The spot price of gold really needs to hold above $1,700 an ounce in order to maintain its positive short-term price momentum. There is good underlying strength for gold long-term and, to illustrate it, just pull up a five- and 10-year chart on the spot price. The outlook for gold remains positive and the same goes for silver.
Like other sectors of the stock market, there is no rush to be taking on new positions in mining stocks. It’s still one of the most attractive areas for risk-capital speculators, but, like the rest of the stock market, a lot of the upward price move has already occurred. This is why I’m not advocating that investors consider new positions in stock market index funds. The stock market should keep ticking higher this year, but the move is likely to be incremental. Economic fundamentals are getting better, but not that quickly.
This leads me to one of the best, but most difficult, investment strategies to try to be consistently good at—the buy low/sell high strategy. Just in recent history, gold and mining stocks were good trades after the spot price corrected. (See Opportunity for Gold Investments: Gold Stocks Sell Off, While Spot Price Hangs Tough.) But the price action can be swift and the major gains can slip away from you very quickly. If you were buying the stock market today, for example, you’d be buying at its three-year high. That doesn’t really fit the buy low/sell high investment philosophy.
Good opportunities for investment do not come around very often (in gold, the stock market, business, or real estate). There have been only three really attractive times to buy the stock market in the last four years; the first obviously being in March 2009, then June 2010, and September 2011. Around these time frames, the stock market corrected significantly and it was a good time to go against the herd and buy low. As I’ve written before, the only urgency in financial markets is from someone who is trying to sell you something. Right now, I wouldn’t be a buyer of the stock market, and would only consider buying more gold if it broke down to around the $1,600 level. I would wait for the next correction to consider new positions.

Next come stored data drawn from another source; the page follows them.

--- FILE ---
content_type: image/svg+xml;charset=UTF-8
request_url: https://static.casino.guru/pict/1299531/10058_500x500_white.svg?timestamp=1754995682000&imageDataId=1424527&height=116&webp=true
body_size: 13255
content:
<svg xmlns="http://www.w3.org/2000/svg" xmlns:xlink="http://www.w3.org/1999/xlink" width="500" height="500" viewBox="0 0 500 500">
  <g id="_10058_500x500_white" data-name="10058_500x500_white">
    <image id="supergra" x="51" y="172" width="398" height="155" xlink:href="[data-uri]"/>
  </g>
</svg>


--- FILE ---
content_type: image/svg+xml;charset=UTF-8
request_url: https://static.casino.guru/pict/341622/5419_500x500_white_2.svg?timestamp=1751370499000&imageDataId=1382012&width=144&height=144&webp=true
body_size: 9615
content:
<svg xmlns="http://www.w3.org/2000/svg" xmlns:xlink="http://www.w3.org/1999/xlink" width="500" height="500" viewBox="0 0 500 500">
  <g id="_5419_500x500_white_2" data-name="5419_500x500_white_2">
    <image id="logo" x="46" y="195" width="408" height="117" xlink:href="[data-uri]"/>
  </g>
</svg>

Gold is an investment theme that I really believe in for the long term, and a number of higher dividend paying stocks. But that doesn’t mean these assets are good buys all the time. The buy low/sell high investment strategy takes a lot of patience and it takes a lot of discipline not to be a buyer when everyone else is. But, I think it’s the one investment strategy that pays off the most over time.

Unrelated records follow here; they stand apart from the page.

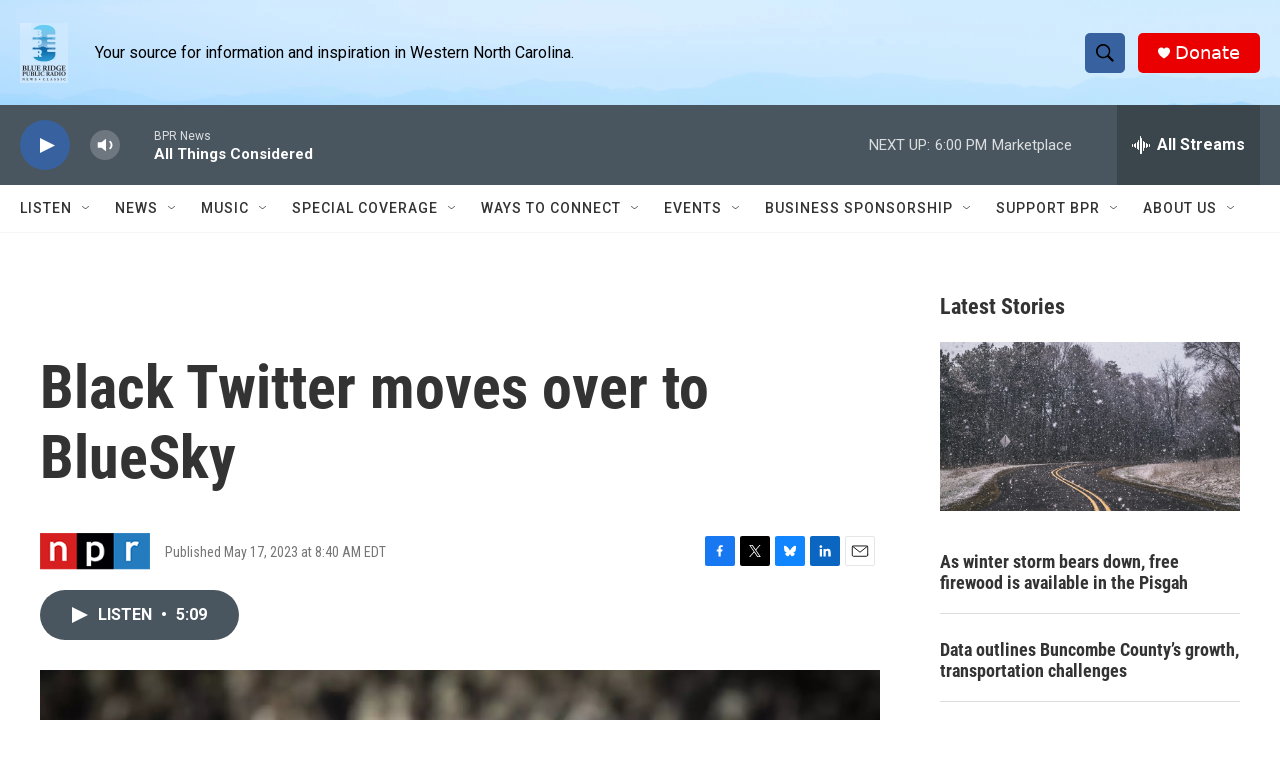

--- FILE ---
content_type: text/html; charset=utf-8
request_url: https://www.google.com/recaptcha/api2/aframe
body_size: 268
content:
<!DOCTYPE HTML><html><head><meta http-equiv="content-type" content="text/html; charset=UTF-8"></head><body><script nonce="2az1SYdGNdQHEGRvCA6nvQ">/** Anti-fraud and anti-abuse applications only. See google.com/recaptcha */ try{var clients={'sodar':'https://pagead2.googlesyndication.com/pagead/sodar?'};window.addEventListener("message",function(a){try{if(a.source===window.parent){var b=JSON.parse(a.data);var c=clients[b['id']];if(c){var d=document.createElement('img');d.src=c+b['params']+'&rc='+(localStorage.getItem("rc::a")?sessionStorage.getItem("rc::b"):"");window.document.body.appendChild(d);sessionStorage.setItem("rc::e",parseInt(sessionStorage.getItem("rc::e")||0)+1);localStorage.setItem("rc::h",'1769031742869');}}}catch(b){}});window.parent.postMessage("_grecaptcha_ready", "*");}catch(b){}</script></body></html>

There continues to be a real fragility in the stock market today, as well as in some commodities. The fragility is about sentiment, global uncertainty, and the modest expectations the marketplace has for the future. I think the stock market will keep its upward trend over the near term. My best guess for gold is that it will trade range-bound near-term. Spot gold should then move higher later in the year. For those who are already invested with diversified portfolios, I don’t see any big reason to be buying in the stock market at this time. For a buy low/sell high type of investor, current market action isn’t attractive for new positions.